Do you keep an umbrella in your car? Do you buy extra batteries for your flashlight? Do you have a fire extinguisher in your kitchen? Do you have a will? If you answered yes to these questions, you are probably the kind of person who likes to be prepared. Of course, you really don't want the weather to turn bad, the lights to go out or the kitchen to catch fire. You certainly don't want to die anytime soon, but planning ahead, just in case, is important to you.

You may feel the same way about your marriage, which is why you want to discuss a prenuptial agreement with your intended. As sensible as the idea sounds to you, you are not alone if you dread approaching the subject with your soon-to-be. Nevertheless, many in your position have found that bearing the awkwardness was worth it in the end.

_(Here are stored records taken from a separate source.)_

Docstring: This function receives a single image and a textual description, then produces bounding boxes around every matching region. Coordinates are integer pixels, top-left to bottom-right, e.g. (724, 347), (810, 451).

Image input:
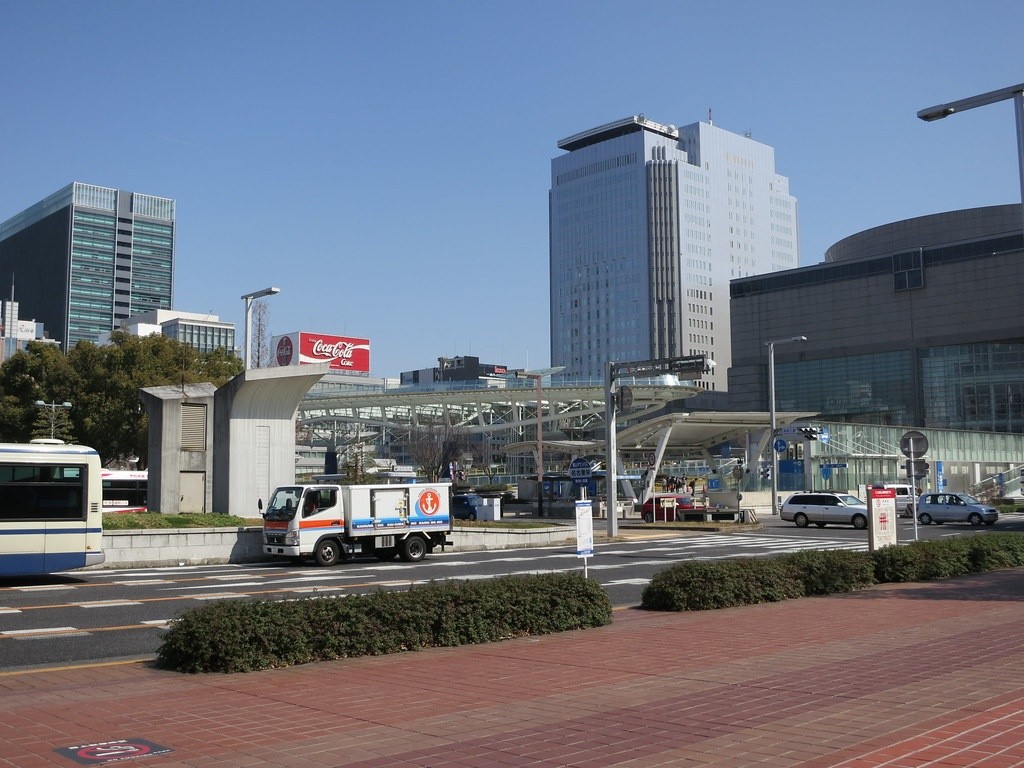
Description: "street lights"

(515, 371), (544, 518)
(240, 286), (280, 369)
(915, 83), (1024, 217)
(35, 399), (72, 439)
(763, 335), (808, 515)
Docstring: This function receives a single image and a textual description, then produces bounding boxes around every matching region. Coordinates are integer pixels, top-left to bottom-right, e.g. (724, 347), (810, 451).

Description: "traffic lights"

(764, 467), (770, 478)
(798, 427), (820, 440)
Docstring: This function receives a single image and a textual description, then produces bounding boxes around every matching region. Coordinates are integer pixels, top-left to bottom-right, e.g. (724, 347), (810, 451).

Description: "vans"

(872, 484), (922, 512)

A simple path to a difficult topic

Just as you don't want your kitchen to catch fire, you likely don't want your marriage to end in divorce. The fire extinguisher in your pantry doesn't increase the chances that your cooking will burn, and a prenuptial agreement does not increase the likelihood that you and your spouse will divorce. Still, it is understandable that your intended may resent the proposal of a prenuptial agreement in the weeks before the wedding, and marital experts say that the way you approach the subject could make all the difference. For example:

  • Plan for the right moment. The perfect moment will not come in the middle of an argument or when there are other people around. Find a time when both of you are in the mood to discuss your future.
  • Be delicate, but don't dance around the point. Getting to the subject in a sensitive and straightforward manner may prove to your beloved that you are thinking clearly and respecting his or her opinions.
  • Be honest about your experiences with other people's marriages and divorces, and your expectations for the future. Experts say these experiences shape our own relationships.
  • Listen to your partner's concerns and opinions without getting angry or giving up. This is a wonderful time to reassure your beloved of your commitment and devotion.

If this is the first mention of a prenuptial agreement your intended has heard from you, you should not be surprised if the answer is no. However, this doesn't mean you can't bring the topic up again at another time. You have given your beloved something to think about, and you can be sure that's what will happen.

If you accomplish nothing else by having the conversation, you have shown how well you and your future spouse will be able to discuss difficult topics. A conversation that ended in shouting and tears may indicate a need for better communication skills. However, if your intended comes to you later and agrees to discuss a prenuptial contract with Tennessee attorneys, you may have a positive future ahead of you.